There was already a significant population of 16-9 TVs in Europe at this time so 4-3 for a new service was already obsolete. As to the-Blu ray issue I think its Cest la vie. I remember visiting I think the Warner DVD plant at LAX at the beginning of DVD's and they had every brand and model on the planet as nearly every designer had interpreted the menu stuff differently.
The CE and video equipment industries really struggled with the transition resolution independent. hardwired black boxes to software driven products. They caused the MPEG-2 standard to become "frozen" because they did not understand how to deal with issues such as reserved extensions. And the video production business was lost to new companies who understood that software driven applications are inherently resolution independent.
The TV types believed that they could fend off the approaching computer hoards with HDTV - that it would take million dollar HD edit bays to deal with the increased processing requirements for HD. IN the end only a handful of these million dollar behemoths were even built. Avid and Apple just scaled up the applications to deal with HD - you don;t even need any special hardware today other than an HD-SDI card.
As I understand it the 702 / 720 debate is about Digital Filtering. Analogue line length is approximately 702 pixels long but you have to allow for Nyquist and ringing when you convert to and from Digital so the system designers put in some slack which would be buried by overscan. If you have active picture to 720 you may well find you are in trouble. You can digitally generate full amplitude Black to white transitions on adjacent pixels but it does not relate to reality.
Yes, the 704/720 debate was directly related to the ITU-R BT-601 standard.

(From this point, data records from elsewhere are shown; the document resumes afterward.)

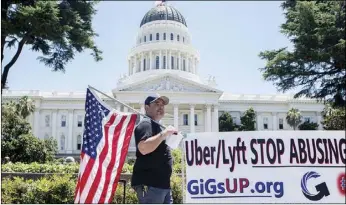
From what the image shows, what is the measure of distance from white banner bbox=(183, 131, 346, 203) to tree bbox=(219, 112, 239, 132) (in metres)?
54.0

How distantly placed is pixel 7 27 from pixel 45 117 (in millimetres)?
51330

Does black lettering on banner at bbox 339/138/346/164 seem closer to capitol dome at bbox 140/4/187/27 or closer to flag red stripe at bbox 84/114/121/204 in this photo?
flag red stripe at bbox 84/114/121/204

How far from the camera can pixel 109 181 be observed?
4.68 meters

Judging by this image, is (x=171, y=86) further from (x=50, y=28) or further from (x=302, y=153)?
(x=302, y=153)

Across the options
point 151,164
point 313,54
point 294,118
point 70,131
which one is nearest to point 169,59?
point 70,131

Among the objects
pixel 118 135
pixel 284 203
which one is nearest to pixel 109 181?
pixel 118 135

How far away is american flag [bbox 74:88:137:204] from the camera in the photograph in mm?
4664

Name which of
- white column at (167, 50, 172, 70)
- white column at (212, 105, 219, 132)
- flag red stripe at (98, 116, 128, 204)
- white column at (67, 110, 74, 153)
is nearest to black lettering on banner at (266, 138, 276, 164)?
flag red stripe at (98, 116, 128, 204)

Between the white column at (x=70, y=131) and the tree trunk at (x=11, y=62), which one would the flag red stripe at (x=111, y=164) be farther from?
the white column at (x=70, y=131)

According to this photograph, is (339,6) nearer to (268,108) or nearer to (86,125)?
(86,125)

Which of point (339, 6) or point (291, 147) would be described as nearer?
point (291, 147)

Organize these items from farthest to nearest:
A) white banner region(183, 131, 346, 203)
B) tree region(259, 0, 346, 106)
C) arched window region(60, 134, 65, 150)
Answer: arched window region(60, 134, 65, 150)
tree region(259, 0, 346, 106)
white banner region(183, 131, 346, 203)

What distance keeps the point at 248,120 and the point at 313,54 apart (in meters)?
42.7

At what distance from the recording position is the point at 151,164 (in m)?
4.23
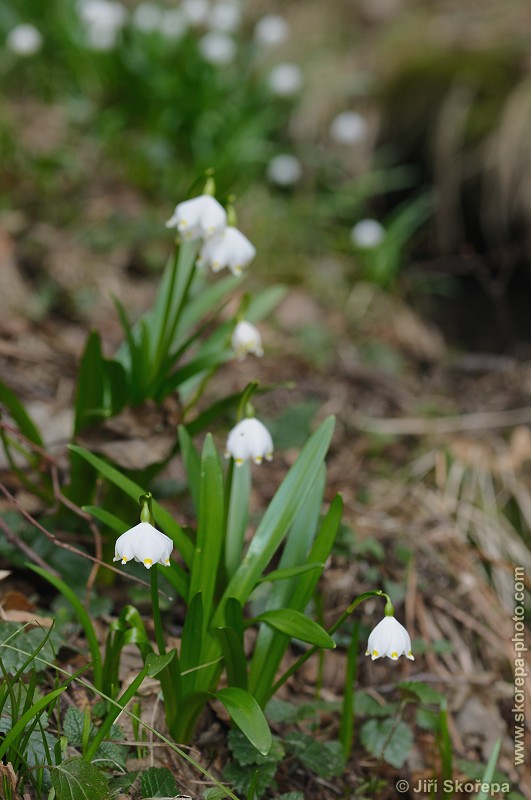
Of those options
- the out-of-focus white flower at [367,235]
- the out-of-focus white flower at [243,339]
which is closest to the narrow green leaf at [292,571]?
the out-of-focus white flower at [243,339]

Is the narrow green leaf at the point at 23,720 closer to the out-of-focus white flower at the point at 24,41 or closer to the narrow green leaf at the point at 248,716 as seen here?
the narrow green leaf at the point at 248,716

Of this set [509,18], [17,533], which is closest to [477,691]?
[17,533]

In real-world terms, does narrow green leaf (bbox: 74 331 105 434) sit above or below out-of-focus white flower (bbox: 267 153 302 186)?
below

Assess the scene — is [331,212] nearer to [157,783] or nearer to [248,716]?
[248,716]

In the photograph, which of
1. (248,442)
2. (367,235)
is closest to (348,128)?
(367,235)

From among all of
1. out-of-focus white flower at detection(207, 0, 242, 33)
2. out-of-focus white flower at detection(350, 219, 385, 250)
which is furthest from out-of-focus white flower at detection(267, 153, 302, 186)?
out-of-focus white flower at detection(207, 0, 242, 33)

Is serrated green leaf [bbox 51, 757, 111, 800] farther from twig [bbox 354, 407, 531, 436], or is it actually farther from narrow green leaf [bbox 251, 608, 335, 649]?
twig [bbox 354, 407, 531, 436]
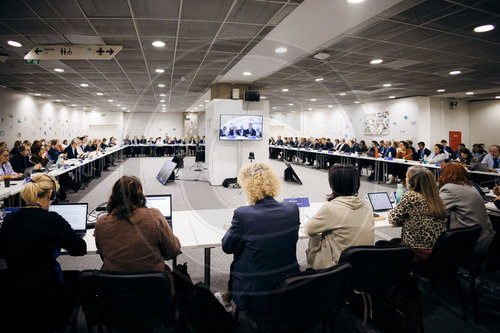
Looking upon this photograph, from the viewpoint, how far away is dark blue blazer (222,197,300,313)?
162 cm

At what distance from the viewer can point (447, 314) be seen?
238cm

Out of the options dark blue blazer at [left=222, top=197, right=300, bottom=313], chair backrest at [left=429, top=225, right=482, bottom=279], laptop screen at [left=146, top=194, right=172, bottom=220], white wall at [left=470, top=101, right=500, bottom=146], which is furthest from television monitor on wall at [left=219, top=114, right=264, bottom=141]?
white wall at [left=470, top=101, right=500, bottom=146]

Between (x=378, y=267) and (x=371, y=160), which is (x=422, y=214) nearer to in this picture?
(x=378, y=267)

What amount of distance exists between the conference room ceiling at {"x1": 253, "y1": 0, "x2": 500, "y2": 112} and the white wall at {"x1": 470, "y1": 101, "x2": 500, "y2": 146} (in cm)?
309

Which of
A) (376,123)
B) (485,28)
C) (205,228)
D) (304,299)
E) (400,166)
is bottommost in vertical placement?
(304,299)

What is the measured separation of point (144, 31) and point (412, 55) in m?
4.90

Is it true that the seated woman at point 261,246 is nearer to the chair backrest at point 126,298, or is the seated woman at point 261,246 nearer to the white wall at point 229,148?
the chair backrest at point 126,298

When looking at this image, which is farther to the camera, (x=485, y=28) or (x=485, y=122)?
(x=485, y=122)

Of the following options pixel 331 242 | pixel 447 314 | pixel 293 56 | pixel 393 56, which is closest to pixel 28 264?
pixel 331 242

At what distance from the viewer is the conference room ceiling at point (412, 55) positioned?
3.63 m

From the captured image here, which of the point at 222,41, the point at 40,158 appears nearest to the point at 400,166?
the point at 222,41

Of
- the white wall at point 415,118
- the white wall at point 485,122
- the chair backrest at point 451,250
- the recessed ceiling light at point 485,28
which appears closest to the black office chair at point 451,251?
the chair backrest at point 451,250

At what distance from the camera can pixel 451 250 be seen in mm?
2117

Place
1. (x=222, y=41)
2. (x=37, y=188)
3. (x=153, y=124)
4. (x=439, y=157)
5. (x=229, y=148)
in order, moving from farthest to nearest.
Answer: (x=153, y=124) < (x=229, y=148) < (x=439, y=157) < (x=222, y=41) < (x=37, y=188)
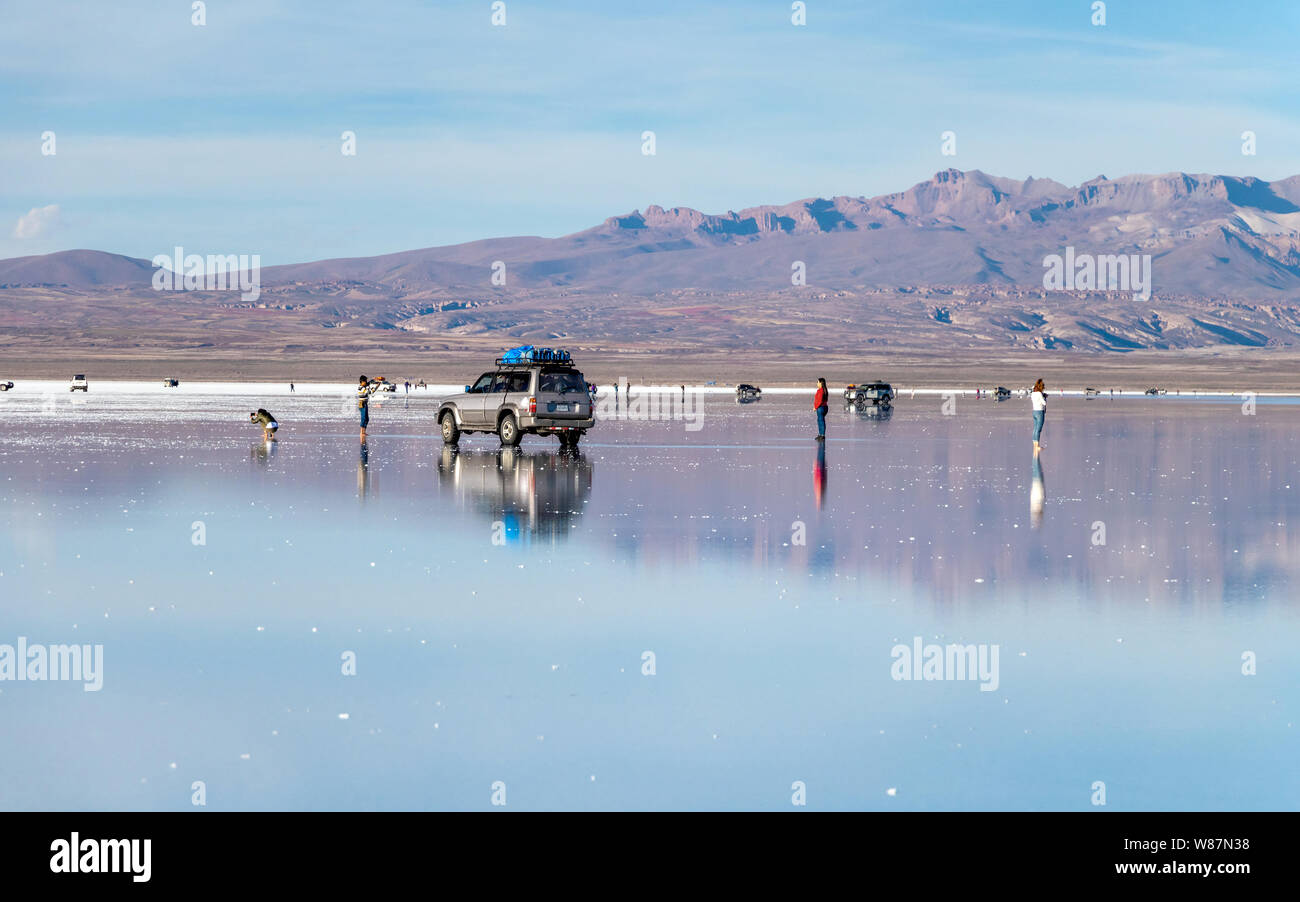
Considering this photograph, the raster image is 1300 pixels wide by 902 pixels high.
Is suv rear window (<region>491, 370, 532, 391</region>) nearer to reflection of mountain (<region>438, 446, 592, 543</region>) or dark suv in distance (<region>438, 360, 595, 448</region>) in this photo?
dark suv in distance (<region>438, 360, 595, 448</region>)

This standard required controlled rise times for the transition from picture to blanking to prevent ringing.
Blanking is now a rather obscure concept in an all digital world, and 720 active samples do not cause problems for most display systems. That is, we now deal with rasters of samples, not formats with all kinds of supporting crap that was needed for scanning display systems.
Regards CraigANd did I mention the unnecessary imposition of Rec 709 colorimetry. We had huge discussions about this in 1992 in the SMPTE Task Force on Digital Image Architecture.
Fortunately, this is all history now. What is left of the video equipment industry no longer has the clout to impose nonsensical standards to prevent interoperability with the rest of the world.